Nonsense. The only thing that could possibly be prohibited in
practice is _reordering_ based on this information; we wouldn't be
able to tell if we did all sorts of other transformations (like
removing exception handlers and exception points, eliding tests,
etc.). We can simplify as much as we like.
Rules (1) and (2) together actually seem to be a bit _more_ permissive
than your suggestion of a month or so ago... Was I misreading your
intention? Your mention of giving memory semantics only for
transformed programs left me bewildered, but your responses to other
messages seemed to indicate that you wanted to preserve observable
ordering even in the face of optimization.
That said, I think it's a bit naive to look for a memory semantics
independent of data and control dependency. Java has a fairly
well-defined semantics for both data and control dependency already;
the memory model must exist in that context. Is a particular
transformation legal? Only if it preserves legal behavior in the
overall system. A transformation isn't legal wrt data and control
dependency but somehow illegal wrt memory semantics; that's silly.

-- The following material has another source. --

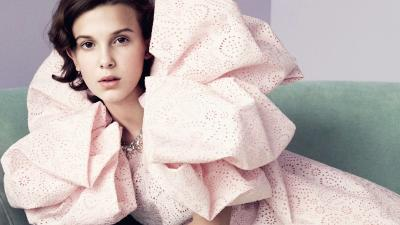 Millie Bobby Brown Wide Wallpaper 71716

That said, my notion that "local is special" is born of the idea that
simple and useful local transformations _should_ be permitted as much
as possible---IF we can assert that another thread can't stomp in and
mess things up.
PS - I've been working on a version of CRF that's a bit less
alias-sensitive as part of my non-JMM-related thesis work. It should
permit somewhat more aggressive reordering of reads if used in the CRF
JMM; the big difference is that references obtained through two different
names would be considered different even if they happened to alias.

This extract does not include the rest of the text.